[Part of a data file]
[start]
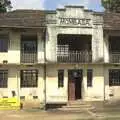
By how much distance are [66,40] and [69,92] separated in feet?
17.4

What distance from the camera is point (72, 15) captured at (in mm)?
38531

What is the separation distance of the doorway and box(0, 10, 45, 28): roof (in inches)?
220

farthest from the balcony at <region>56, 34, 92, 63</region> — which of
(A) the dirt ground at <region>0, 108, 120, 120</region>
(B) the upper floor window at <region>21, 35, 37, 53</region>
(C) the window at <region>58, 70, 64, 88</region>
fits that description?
(A) the dirt ground at <region>0, 108, 120, 120</region>

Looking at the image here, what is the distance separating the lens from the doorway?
3878cm

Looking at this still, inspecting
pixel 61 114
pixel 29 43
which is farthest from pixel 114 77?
pixel 29 43

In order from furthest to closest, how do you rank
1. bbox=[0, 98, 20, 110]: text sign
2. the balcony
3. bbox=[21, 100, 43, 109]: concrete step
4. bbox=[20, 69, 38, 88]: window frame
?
the balcony < bbox=[20, 69, 38, 88]: window frame < bbox=[21, 100, 43, 109]: concrete step < bbox=[0, 98, 20, 110]: text sign

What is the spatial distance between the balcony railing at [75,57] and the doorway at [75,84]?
1.04 meters

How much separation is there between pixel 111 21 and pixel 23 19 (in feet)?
29.1

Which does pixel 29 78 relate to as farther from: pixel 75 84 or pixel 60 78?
pixel 75 84

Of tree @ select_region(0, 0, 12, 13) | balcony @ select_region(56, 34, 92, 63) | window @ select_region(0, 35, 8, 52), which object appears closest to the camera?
window @ select_region(0, 35, 8, 52)

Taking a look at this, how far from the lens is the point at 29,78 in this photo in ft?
125

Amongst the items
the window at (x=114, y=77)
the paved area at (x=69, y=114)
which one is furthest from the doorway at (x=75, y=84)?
the window at (x=114, y=77)

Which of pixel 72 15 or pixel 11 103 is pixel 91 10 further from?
pixel 11 103

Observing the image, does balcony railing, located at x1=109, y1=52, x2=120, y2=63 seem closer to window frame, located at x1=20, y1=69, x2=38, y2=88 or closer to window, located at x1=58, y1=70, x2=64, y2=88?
window, located at x1=58, y1=70, x2=64, y2=88
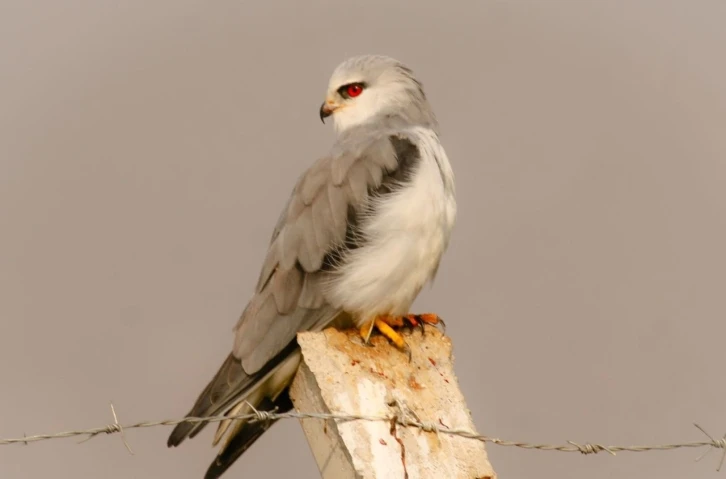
[end]
Task directions: Copy out the lines again, beginning with the line containing "In order from" and continuing to the end of the records. Leave the pictures out.

The output:
In order from furthest to closest, how do you rank
1. bbox=[0, 98, 20, 110]: text sign
2. the balcony
3. bbox=[21, 100, 43, 109]: concrete step
4. bbox=[20, 69, 38, 88]: window frame
?
the balcony < bbox=[20, 69, 38, 88]: window frame < bbox=[21, 100, 43, 109]: concrete step < bbox=[0, 98, 20, 110]: text sign

What is the spatial distance between the balcony railing at [75,57] and the doorway at [75,84]?
1.04 meters

How much separation is there between pixel 111 21 and pixel 23 19 (in feet)?
29.1

Which does pixel 29 78 relate to as farther from: pixel 75 84 or pixel 60 78?
pixel 75 84

Of tree @ select_region(0, 0, 12, 13) | balcony @ select_region(56, 34, 92, 63) | window @ select_region(0, 35, 8, 52), which object appears closest to the camera?
window @ select_region(0, 35, 8, 52)

Taking a look at this, how far from the lens is the point at 29,78 in this photo in ft?
125

Amongst the items
the window at (x=114, y=77)
the paved area at (x=69, y=114)
which one is furthest from the doorway at (x=75, y=84)?
the window at (x=114, y=77)

Which of pixel 72 15 or pixel 11 103 is pixel 91 10 further from?
pixel 11 103

Observing the image, does balcony railing, located at x1=109, y1=52, x2=120, y2=63 seem closer to window frame, located at x1=20, y1=69, x2=38, y2=88 or closer to window, located at x1=58, y1=70, x2=64, y2=88?
window, located at x1=58, y1=70, x2=64, y2=88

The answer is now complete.